When dealing with time series data, you usually have as an input a set of (time, value) data pairs indicating the consecutive measurements taken at equally spaced time intervals. The goal of time series analysis is to identify the nature of the process represented by your data, and use it to forecast the future values of the time series being analyzed.
A widespread application of such an analysis is weather forecasting: for more than a century, hundreds of weather stations around the world record various important parameters such as the air temperature, wind speed, precipitation, snowfall etc. Based on these data, scientists build models reflecting seasonal weather changes (depending on the time of the year) as well as the global trends – for example, temperature change during the last 50 years. These models are used to provide weather forecast for government and commercial organizations. In a typical forecast, the predicted values are not assigned probability: “In May, the maximum daily air temperature is expected to be 22 degrees Celsius.”

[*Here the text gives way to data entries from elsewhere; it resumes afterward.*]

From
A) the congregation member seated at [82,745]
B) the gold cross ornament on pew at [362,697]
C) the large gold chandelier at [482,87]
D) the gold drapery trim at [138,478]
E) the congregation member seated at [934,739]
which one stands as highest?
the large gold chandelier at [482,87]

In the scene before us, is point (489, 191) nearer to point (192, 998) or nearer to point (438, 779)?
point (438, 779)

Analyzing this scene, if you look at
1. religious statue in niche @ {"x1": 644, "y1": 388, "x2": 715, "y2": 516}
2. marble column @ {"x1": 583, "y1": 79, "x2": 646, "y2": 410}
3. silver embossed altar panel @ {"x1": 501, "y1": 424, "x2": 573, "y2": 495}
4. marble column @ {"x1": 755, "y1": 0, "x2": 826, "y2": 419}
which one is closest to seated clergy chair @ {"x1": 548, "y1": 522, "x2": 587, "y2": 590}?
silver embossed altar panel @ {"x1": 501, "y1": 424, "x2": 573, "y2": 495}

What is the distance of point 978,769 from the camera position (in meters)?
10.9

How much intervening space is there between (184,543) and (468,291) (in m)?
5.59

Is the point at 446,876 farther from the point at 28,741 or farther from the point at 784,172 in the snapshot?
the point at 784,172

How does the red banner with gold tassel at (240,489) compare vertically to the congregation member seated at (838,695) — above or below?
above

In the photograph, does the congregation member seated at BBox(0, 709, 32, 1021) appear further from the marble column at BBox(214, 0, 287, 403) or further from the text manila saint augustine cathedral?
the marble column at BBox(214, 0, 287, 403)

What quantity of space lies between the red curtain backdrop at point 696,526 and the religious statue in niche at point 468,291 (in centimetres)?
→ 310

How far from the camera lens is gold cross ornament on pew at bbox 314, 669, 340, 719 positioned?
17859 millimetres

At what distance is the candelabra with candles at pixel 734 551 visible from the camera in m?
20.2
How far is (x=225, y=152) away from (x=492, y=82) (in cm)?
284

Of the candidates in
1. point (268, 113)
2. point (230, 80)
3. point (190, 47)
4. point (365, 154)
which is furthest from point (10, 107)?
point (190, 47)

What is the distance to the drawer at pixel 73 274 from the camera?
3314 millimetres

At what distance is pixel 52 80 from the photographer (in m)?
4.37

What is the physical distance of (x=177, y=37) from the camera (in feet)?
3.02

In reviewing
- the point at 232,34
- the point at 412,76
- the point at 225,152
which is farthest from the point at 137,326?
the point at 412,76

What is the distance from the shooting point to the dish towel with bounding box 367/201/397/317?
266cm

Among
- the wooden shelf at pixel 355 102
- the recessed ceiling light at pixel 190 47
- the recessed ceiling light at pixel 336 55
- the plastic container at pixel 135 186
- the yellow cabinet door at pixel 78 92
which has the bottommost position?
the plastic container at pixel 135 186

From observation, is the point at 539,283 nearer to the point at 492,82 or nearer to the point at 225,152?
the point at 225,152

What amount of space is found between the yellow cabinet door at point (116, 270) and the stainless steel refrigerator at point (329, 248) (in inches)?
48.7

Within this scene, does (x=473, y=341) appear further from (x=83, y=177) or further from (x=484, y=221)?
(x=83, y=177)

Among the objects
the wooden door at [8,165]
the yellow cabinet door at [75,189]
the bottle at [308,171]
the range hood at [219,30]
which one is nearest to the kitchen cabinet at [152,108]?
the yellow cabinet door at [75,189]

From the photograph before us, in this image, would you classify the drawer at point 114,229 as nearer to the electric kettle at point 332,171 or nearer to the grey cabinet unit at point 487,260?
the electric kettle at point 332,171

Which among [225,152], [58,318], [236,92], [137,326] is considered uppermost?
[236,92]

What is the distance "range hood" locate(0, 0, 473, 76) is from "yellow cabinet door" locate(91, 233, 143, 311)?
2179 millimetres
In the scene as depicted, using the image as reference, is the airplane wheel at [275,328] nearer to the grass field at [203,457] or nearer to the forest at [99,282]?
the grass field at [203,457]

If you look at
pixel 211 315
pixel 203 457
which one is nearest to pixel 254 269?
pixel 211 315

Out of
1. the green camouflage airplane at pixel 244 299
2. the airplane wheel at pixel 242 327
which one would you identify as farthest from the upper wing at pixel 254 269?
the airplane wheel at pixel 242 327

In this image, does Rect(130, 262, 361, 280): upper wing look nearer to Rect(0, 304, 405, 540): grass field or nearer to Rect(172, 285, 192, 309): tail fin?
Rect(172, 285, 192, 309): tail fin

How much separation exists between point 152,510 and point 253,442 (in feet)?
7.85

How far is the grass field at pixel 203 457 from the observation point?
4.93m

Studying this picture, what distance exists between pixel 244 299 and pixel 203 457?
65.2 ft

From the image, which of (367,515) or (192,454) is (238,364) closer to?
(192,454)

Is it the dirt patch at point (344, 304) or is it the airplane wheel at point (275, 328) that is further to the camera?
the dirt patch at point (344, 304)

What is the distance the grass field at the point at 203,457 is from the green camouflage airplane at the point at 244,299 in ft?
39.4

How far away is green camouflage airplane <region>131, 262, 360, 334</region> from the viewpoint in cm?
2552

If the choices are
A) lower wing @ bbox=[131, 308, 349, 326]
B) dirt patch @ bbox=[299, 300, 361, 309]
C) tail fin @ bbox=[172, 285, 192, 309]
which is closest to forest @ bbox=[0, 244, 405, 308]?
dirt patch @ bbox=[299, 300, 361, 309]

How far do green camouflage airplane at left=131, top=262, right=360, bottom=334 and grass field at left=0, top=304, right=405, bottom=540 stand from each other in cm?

In contrast to the predictions based on time series analysis, when performing probabilistic analysis, you get not just a single value as a forecast, but a probabilistic model that accounts for uncertainty. In this scenario, you would obtain a continuous range of values and assigned probabilities. Of course, for real world applications, it is more practical to deal with specific values, so the probabilistic models are used to obtain predictions at fixed probability levels. Considering the above example, a forecast might look like: “In May, the maximum daily air temperature will be 22 degrees Celsius with 95% probability.”
So can distribution fitting be useful when analyzing time series data? The answer depends on the goals of your analysis – i.e. what kind of information you want to derive from your data. If you want to understand the connection between the predicted values and the probability, you should fit distributions to your data (just keep in mind that in this case the “time” variable will be unused). On the other hand, if you need to identify seasonal patterns or global trends in your data, you should go with the “classical” time series analysis methods.